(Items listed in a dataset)
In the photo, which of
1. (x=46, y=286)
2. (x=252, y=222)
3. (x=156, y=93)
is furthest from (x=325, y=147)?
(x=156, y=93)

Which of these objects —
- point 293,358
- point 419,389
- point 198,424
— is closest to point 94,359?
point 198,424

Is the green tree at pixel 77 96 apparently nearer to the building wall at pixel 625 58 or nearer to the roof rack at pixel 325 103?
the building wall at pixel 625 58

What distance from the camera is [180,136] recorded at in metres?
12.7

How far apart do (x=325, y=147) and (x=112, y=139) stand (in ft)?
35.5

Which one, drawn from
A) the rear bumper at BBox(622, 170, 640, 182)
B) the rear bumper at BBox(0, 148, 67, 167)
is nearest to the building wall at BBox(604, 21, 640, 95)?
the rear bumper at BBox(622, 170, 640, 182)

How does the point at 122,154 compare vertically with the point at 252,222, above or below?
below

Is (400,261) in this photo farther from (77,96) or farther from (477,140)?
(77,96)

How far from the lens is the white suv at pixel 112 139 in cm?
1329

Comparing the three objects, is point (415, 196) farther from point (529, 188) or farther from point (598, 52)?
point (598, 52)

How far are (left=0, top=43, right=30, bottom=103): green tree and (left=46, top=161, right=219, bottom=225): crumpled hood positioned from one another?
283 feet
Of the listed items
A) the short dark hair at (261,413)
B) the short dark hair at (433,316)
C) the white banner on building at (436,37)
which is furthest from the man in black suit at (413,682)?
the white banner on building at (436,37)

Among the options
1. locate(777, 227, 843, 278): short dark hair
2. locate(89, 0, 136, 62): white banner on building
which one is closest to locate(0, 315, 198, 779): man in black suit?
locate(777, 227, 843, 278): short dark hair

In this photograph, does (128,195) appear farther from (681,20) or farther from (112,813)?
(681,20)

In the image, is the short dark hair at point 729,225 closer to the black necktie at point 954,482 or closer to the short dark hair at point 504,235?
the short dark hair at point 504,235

** Problem to solve **
Transcribe all of the lines in the records precisely.

** Solution below **
In the photo, which of
1. (x=46, y=286)
2. (x=252, y=222)
3. (x=156, y=93)
is furthest from (x=325, y=147)?
(x=156, y=93)

Which of these objects —
- point 293,358
- point 419,389
- point 198,424
— is closest to point 94,359?
point 198,424

Is the green tree at pixel 77 96 apparently nearer to the building wall at pixel 625 58 or nearer to the roof rack at pixel 325 103?
the building wall at pixel 625 58

What distance from the camera is [180,136] recorded at in metres?
12.7

How far apart do (x=325, y=147) and (x=112, y=139) stand (in ft)?
35.5

Which one, drawn from
A) the rear bumper at BBox(622, 170, 640, 182)
B) the rear bumper at BBox(0, 148, 67, 167)
is nearest to the building wall at BBox(604, 21, 640, 95)?
the rear bumper at BBox(622, 170, 640, 182)

How does the point at 122,154 compare vertically with the point at 252,222, above or below?
below

Is (400,261) in this photo farther from (77,96) or farther from (477,140)?
(77,96)

How far from the lens is the white suv at pixel 112 139 in cm?
1329

Comparing the three objects, is point (415, 196) farther from point (529, 188) or farther from point (598, 52)?
point (598, 52)

How far are (left=0, top=43, right=30, bottom=103): green tree and (left=46, top=161, right=219, bottom=225): crumpled hood positioned from one another?
283 feet
Of the listed items
A) the short dark hair at (261,413)
B) the short dark hair at (433,316)
C) the white banner on building at (436,37)
which is furthest from the man in black suit at (413,682)?
the white banner on building at (436,37)

Among the options
1. locate(777, 227, 843, 278): short dark hair
2. locate(89, 0, 136, 62): white banner on building
which one is closest to locate(0, 315, 198, 779): man in black suit?
locate(777, 227, 843, 278): short dark hair

In this photograph, does (128,195) appear farther from (681,20) or farther from (112,813)?
(681,20)

In the image, is the short dark hair at point 729,225 closer to the black necktie at point 954,482 or closer to the short dark hair at point 504,235?
the short dark hair at point 504,235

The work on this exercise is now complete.